Carlo se puso serio y desvió la mirada. Micaela pensó que le diría algo; en cambio, bebió un poco de vino y continuó comiendo lentamente.
—Cuando era chico —dijo Varzi, al cabo—, y volvía de trabajar, siempre pasaba por la puerta de esta casa. En aquella época era un conventillo de lo peor. El conventillo donde yo vivía era un paraíso comparado con éste. Me paraba en la vereda de enfrente y la miraba un buen rato. Me gustaba mucho. Y más me gustaba porque había pertenecido a un virrey, creo que al Virrey del Pino. La Casa de la Virreina Vieja, así la llamaban. Fue construida en 1788. Se la compré a un gallego, el dueño del inquilinato, y la remocé por completo. Le hice poner agua corriente y luz eléctrica. Quedó muy bien. ¿Qué opinas?
—Ya le dije que lo poco que conozco, me gusta.
Aunque le costaba creer lo que conversaban, se sentía extrañamente cómoda, además de halagada; tenía el certero presentimiento de que Varzi no le contaba a cualquiera la historia de la Casa de la Virreina Vieja.
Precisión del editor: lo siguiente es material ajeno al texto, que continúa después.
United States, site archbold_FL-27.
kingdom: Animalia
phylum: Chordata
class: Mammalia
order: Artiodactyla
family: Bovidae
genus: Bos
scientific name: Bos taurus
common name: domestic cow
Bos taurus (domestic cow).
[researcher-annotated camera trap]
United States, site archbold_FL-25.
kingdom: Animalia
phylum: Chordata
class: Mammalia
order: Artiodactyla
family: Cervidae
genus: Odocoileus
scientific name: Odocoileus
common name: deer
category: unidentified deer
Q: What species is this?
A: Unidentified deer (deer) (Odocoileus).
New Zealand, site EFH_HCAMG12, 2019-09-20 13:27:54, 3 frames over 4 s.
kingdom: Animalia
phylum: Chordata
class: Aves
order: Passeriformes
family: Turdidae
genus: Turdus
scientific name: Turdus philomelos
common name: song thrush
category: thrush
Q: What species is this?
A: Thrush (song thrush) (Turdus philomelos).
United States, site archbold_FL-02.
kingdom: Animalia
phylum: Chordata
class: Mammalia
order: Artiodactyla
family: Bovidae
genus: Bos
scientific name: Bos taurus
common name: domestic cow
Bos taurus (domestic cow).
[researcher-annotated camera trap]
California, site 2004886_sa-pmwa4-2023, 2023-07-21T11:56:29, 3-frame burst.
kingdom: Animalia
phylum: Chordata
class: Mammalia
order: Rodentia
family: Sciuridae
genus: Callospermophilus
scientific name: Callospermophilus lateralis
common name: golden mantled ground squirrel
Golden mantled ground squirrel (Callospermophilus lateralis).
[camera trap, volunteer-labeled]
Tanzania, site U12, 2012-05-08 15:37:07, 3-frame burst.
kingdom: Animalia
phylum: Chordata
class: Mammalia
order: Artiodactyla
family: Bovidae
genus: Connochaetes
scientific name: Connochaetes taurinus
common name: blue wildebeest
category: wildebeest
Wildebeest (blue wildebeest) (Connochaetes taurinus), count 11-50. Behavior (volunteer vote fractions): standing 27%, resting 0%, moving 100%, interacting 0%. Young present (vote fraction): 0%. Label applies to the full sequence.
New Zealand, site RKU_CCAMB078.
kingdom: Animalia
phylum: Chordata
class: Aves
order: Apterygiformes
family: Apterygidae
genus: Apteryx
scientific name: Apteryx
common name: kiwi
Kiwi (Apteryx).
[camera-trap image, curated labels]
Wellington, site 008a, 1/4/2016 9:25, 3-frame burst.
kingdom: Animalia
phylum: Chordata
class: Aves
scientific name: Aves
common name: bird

¡Qué hombre hermoso! Le fascinaba su mandíbula cuando masticaba porque se le remarcaba el hueso y se le tensaban los músculos. Le gustaba su boca, brillante a causa del aceite de la ensalada, su piel, oscura y suave, bien afeitada, el sombreado natural de sus párpados que le confería esa veta tenebrosa, y el cuello, ancho y fuerte. Micaela le recorrió con la vista el contorno de la espalda y bajó por los brazos; la camisa se le había subido un poco y le permitió ver la muñeca, gruesa y fibrosa; y la mano que tantas veces la había tocado.
Un ruido en la otra sala atrajo su atención. Parecían los movimientos de varias personas, que corrían muebles o acomodaban cosas, pero la penumbra mantenía velado el misterio. Inquirió a Varzi con el gesto, aunque no hizo falta una explicación. Oyó dos o más violines, un bandoneón, una guitarra: en la otra sala, una orquesta había empezado a tocar un tango. Varzi se puso de pie, dejó la servilleta sobre la mesa, se quitó el saco y le extendió la mano.
—Baila conmigo, Marlene.
Dudó un instante, luego aceptó. Carlo la guió hasta el patio de la parra con lentitud, el cuerpo erecto y la cabeza firme; resultaba evidente que se preparaba para la danza. En medio del solado, la tomó por la cintura con rudeza y le hizo doler, pero ella no protestó, y, como en el Carmesí, se dejó envolver por la cadencia lasciva y embriagadora del tango, que, entre los brazos de Varzi, se potenciaba y, por momentos, la hacía desfallecer, aunque trataba de mantenerse atenta a sus pasos y giros, lo seguía con precisión y parecía anticiparse al próximo corte o quebrada.